On those wrist rockets, a bag of marbles is cheap and effective. May not have the knock down that bearings have but they are cheaper and easier to come by.


----------



## OldCootHillbilly (Jul 9, 2010)

Ya bet dave. I got bout a 1000 marbles on hand so fer. Evertime I gota the store I pick up a few more bags. I can generally get my stelize from the local machine shop. But they be gettin harder ta come buy an to danged expensive ta buy new ones an pay shippin!


----------



## Magus (Dec 1, 2008)

Hobby lobby has to re stock every time I swing through.LOL
Marbles, incense and yup, black candles!

Some fine day I'm going to have to transfer my blueprints of my propane powered machine gun to digital.


----------



## RevWC (Mar 28, 2011)

Compressed air.


----------



## Hoze928 (Aug 14, 2012)

I have 3 piston pellet guns 2 rifles 1 pistol things will last for years plus I have tons of pellets. I can use all of them to get a small meal or can dissuade a human with a shot or two. Also as old coot says can't beat the old wrist rocket in my Bob bag with some nice size ball bearings.


----------



## TrinEire (Jul 23, 2012)

Taconite from the North shore of Mn works great as slingshot ammo too. Have a few 5 gallon buckets of it.


----------



## OldCootHillbilly (Jul 9, 2010)

TrinEire said:


> Taconite from the North shore of Mn works great as slingshot ammo too. Have a few 5 gallon buckets of it.

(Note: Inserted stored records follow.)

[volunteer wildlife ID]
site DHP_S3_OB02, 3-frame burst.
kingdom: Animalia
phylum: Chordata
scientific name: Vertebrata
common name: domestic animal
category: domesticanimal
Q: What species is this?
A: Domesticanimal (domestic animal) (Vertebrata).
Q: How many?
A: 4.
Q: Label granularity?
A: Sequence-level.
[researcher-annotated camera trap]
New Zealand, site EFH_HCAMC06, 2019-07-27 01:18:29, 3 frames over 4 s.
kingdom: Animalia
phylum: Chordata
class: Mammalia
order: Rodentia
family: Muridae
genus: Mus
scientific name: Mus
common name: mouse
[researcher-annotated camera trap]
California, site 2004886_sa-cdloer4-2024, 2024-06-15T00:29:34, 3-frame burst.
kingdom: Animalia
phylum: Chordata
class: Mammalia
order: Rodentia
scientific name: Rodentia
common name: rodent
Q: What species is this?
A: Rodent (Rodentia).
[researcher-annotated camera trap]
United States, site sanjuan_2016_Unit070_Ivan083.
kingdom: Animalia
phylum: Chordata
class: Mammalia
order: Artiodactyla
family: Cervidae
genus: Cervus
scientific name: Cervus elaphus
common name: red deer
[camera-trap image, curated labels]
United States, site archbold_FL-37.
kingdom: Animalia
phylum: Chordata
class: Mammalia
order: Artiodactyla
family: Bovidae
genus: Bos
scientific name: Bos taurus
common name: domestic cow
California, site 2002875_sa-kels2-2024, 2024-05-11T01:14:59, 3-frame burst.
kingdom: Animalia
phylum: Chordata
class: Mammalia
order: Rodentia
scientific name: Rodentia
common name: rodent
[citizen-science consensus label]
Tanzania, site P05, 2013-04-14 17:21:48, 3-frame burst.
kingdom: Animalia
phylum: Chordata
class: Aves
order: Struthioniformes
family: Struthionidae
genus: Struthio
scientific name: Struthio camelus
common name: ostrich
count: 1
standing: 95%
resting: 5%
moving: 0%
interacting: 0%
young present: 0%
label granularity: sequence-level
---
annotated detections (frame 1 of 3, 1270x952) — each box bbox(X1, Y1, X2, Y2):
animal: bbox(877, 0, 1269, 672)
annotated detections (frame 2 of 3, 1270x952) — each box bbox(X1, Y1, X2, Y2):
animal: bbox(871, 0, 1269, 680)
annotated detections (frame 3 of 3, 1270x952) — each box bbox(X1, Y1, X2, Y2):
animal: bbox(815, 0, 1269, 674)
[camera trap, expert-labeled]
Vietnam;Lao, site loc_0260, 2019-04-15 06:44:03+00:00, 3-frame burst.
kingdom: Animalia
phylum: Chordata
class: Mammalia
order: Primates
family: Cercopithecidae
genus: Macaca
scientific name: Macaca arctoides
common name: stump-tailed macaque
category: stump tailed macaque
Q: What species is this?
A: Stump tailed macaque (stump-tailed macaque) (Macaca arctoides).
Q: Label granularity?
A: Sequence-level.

Yup, it sure do! But I ain't got access ta any an the shippin is killer! Stock up as much as ya can!

Ifin I ever get back up thata way I'm gonna haul back as much as a feller can.


----------



## rawhide2971 (Apr 19, 2013)

As Hoze928 I like th eidea of the compressed spring piston air pellet rifles, the high end ones pack a wallop and are powerful enought to drop small game for the stew pot and if used with judious care a human in time of need, silent but deadly especially at night when the dark is your friend. 
One of the things I don't think enough people pay attention to "stealth" if things really do go to a bad situation. I have plenty of things that go bang and will use them if neccessary but even my .22's and my .17 Hmr makes more noise than I may want if things really get bad, and if I need to drop a cat or **** for the meat pot I don't anyone in hearing distance inviting themselves to dinner. Its bad enough trying to hide the aroma of cat stew, and my oppossum will draw the coyotes for miles not to mention a bunch of formerly goberment teet suckers that are still managing to hanging on......staying off the radar is going to be one of the most important survival traits I can pass on to the grandkids I do believe.


----------



## bushpilot (Dec 3, 2012)

Hoze928 said:


> I have 3 piston pellet guns 2 rifles 1 pistol things will last for years plus I have tons of pellets. I can use all of them to get a small meal or can dissuade a human with a shot or two. Also as old coot says can't beat the old wrist rocket in my Bob bag with some nice size ball bearings.


I have a .177 Gamo pellet 1200 fps and a Gamo air shotgun. Used the shotgun last week to get rid of birds damaging my house. Neighbors did not here it at all. Worked great. Also have co2 .22 single shot pistol and mp5 co2 BB gun.


----------